===== Document segment =====
Cleveland Clinic's Medical School To Offer Tuition-Free Education
Move Seeks to Spur
Students' Interest
In Academic Careers
By SHIRLEY S. WANG
May 15, 2008; Page D3

The medical school run by the Cleveland Clinic will offer a tuition-free education, in the hope that a substantial reduction of post-graduation debt will encourage top students to enter academic medicine.

The medical profession has worried for years about how the high cost of a medical education -- newly minted doctors owe nearly $140,000 on average -- influences students' career choices. One-third of medical students surveyed by the nonprofit Association of American Medical Colleges say debt influences their choice of specialization.


In clinical practice, family-medicine doctors in 2006-07 earned an average $161,000 a year, radiologists earned $380,000 and orthopedic surgeons $413,000, according to Merritt, Hawkins & Associates, a health-care search and consulting firm. In the academic arena, median base compensation for family practice is $140,038, orthopedic surgery $205,904 and radiology $272,737, according to the Medical Group Management Association, a professional membership association for group-practice managers.

Interest in academic medicine has been relatively flat for about a decade, hovering around 15%, according to a yearly survey of incoming students. That number fell to 9.4% in 2007 for reasons that are unclear, said Gwen Garrison, director of student and applicant studies at the AAMC.
=====
#### Task item A:
In the article about the Cleveland Clinic's tuition-free medical school, how much do newly minted doctors owe on average?
#### Task item B:
Extend the article about the Cleveland Clinic's tuition-free medical school, picking up after its last sentence.
===== Source material =====
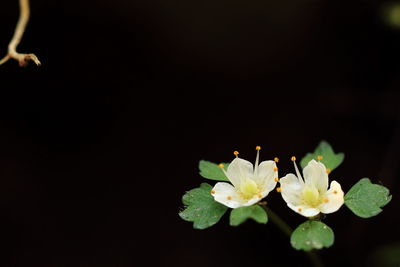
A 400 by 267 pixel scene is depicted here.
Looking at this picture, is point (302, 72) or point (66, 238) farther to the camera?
point (302, 72)

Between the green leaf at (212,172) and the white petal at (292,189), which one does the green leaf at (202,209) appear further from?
the white petal at (292,189)

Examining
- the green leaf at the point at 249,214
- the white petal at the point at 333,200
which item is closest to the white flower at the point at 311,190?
the white petal at the point at 333,200

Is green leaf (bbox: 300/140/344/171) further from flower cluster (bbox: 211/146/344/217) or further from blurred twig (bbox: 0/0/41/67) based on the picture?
blurred twig (bbox: 0/0/41/67)

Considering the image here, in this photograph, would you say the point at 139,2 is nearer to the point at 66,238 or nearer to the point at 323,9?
the point at 323,9

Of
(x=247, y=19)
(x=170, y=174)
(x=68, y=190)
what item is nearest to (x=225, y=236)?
(x=170, y=174)

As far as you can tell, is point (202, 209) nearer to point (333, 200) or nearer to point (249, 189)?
point (249, 189)

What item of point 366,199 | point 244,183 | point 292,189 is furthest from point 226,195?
point 366,199

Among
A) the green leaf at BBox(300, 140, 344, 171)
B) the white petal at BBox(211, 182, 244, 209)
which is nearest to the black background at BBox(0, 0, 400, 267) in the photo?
the green leaf at BBox(300, 140, 344, 171)
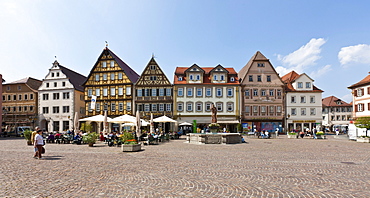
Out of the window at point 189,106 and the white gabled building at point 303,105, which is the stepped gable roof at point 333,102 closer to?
the white gabled building at point 303,105

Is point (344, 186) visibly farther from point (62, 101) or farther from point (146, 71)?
point (62, 101)

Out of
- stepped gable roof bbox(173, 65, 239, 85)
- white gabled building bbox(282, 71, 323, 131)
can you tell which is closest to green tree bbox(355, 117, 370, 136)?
white gabled building bbox(282, 71, 323, 131)

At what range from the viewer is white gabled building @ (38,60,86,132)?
45000 millimetres

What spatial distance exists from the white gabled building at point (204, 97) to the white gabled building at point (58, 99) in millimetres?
16861

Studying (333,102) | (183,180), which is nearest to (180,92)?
(183,180)

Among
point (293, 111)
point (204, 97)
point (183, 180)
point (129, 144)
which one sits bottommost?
point (183, 180)

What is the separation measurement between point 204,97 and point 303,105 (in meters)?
16.7

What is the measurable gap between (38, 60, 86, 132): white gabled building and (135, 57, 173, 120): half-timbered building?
10915mm

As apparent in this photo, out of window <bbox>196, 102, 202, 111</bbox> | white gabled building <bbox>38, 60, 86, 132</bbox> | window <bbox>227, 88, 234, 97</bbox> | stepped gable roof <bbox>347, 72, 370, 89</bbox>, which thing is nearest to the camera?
stepped gable roof <bbox>347, 72, 370, 89</bbox>

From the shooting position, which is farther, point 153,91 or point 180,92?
point 180,92

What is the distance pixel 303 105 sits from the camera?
4597cm

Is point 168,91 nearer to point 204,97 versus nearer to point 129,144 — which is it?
point 204,97

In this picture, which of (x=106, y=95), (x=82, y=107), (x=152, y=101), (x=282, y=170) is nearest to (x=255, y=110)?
(x=152, y=101)

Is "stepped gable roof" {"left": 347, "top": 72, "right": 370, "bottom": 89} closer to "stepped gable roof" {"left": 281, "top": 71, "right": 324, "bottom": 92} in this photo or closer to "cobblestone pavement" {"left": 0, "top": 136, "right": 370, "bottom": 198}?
"stepped gable roof" {"left": 281, "top": 71, "right": 324, "bottom": 92}
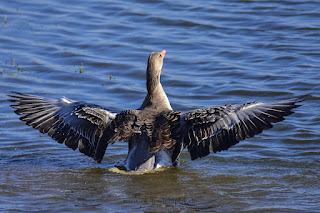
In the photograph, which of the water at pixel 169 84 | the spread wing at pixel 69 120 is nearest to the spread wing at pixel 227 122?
the water at pixel 169 84

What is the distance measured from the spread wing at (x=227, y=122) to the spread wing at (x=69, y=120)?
1.31m

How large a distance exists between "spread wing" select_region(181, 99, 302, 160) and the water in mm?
596

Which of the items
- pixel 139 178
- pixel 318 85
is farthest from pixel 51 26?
pixel 139 178

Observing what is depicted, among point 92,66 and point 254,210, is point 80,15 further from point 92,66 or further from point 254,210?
point 254,210

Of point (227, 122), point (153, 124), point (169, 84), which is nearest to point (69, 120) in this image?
point (153, 124)

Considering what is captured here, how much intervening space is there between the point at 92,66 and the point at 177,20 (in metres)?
4.07

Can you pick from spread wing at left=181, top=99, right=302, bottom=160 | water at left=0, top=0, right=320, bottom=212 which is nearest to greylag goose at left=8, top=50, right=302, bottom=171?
spread wing at left=181, top=99, right=302, bottom=160

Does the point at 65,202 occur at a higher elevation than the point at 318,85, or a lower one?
lower

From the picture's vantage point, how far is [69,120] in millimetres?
9078

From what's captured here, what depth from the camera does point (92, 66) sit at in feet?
48.2

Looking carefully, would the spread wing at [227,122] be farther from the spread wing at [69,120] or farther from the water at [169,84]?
the spread wing at [69,120]

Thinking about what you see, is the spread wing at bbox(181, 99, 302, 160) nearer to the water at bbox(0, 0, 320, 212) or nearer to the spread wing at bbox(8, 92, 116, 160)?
the water at bbox(0, 0, 320, 212)

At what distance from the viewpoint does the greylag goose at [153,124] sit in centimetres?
831

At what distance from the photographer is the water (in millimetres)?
7918
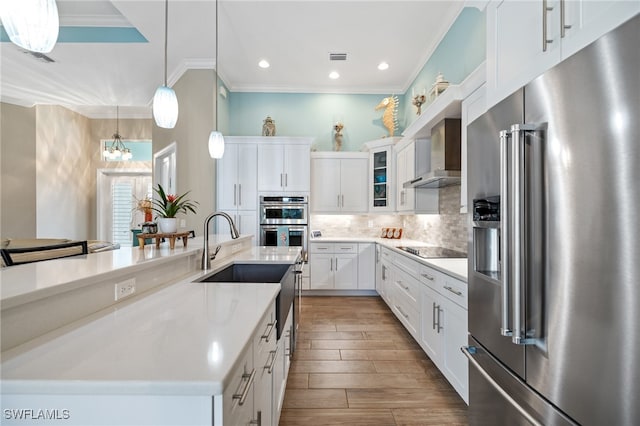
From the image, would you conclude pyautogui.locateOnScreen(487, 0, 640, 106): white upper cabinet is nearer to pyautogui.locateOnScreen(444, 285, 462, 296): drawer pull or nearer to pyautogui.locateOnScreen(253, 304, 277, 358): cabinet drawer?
pyautogui.locateOnScreen(444, 285, 462, 296): drawer pull

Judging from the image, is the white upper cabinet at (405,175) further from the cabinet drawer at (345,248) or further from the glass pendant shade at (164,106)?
the glass pendant shade at (164,106)

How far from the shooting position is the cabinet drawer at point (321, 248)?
181 inches

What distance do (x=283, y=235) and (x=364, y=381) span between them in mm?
2621

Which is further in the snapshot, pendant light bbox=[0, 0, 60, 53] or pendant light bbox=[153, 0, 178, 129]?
pendant light bbox=[153, 0, 178, 129]

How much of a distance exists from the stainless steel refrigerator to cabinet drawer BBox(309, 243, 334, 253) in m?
3.39

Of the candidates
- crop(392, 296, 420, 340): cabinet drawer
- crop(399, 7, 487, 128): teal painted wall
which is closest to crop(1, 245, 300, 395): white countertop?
crop(392, 296, 420, 340): cabinet drawer

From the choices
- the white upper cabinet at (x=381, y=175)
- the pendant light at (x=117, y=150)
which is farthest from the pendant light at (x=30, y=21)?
the pendant light at (x=117, y=150)

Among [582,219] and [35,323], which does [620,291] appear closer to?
[582,219]

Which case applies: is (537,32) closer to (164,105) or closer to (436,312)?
(436,312)

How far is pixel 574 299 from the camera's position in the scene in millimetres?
863

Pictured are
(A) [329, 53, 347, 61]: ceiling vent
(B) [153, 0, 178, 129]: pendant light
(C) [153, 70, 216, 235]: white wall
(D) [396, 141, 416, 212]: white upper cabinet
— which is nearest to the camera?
(B) [153, 0, 178, 129]: pendant light

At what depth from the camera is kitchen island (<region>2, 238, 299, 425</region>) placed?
0.61 meters

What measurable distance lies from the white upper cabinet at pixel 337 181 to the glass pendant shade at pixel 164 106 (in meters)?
2.84

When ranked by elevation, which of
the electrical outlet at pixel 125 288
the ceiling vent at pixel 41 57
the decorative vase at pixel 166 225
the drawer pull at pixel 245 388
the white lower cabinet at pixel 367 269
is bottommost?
the white lower cabinet at pixel 367 269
=====
#### Task response A:
Nearly $140,000.

#### Task response B:
"[Academic] careers are...very demanding in terms of time," said Darrell Kirch, AAMC's president. "Some students feel that those kinds of demands would be difficult for them to meet while also trying to obtain some sense of work-life balance."

The Cleveland Clinic Lerner College of Medicine of Case Western University will announce Thursday that beginning in July, all incoming students will be awarded full scholarships to cover their estimated $43,500 tuition. Students will still have to pay for living expenses, which the school estimates will be around $21,800 including all fees, equipment and books. The school will reduce by half whatever portion of the tuition current students are paying, after accounting for financial aid.

The scholarships will be funded initially through money generated by the school's operations and endowment, but will be fully funded by the endowment in the long run. Lerner College of Medicine, established in 2004, will require no career commitment or repayment if graduates quit or choose to practice in a clinical setting.

The school's goal is to train physician investigators who teach and conduct research on topics such as new treatments, and executive dean Andrew Fishleder said there is a need for more of these in the profession. The five-year program -- typical medical programs take four years -- incorporates research throughout, and becoming tuition-free was always part of its mission. "We hoped that debt would not hinder their ability to pursue their careers," Dr. Fishleder said.

The move also may attract more applicants to Lerner and make the application process even more competitive, Dr. Fishleder said. The school had more than 1,000 applications for its slots last year, and while the prospect of paying no tuition might attract more top-tier applicants, Dr. Fishleder said the school is already satisfied with the number and caliber of its applicants.

Whether reducing the financial burden will really spur students' interest in teaching and research careers is unclear. Some experts said medical students aren't enticed by the research field for reasons that go beyond finances.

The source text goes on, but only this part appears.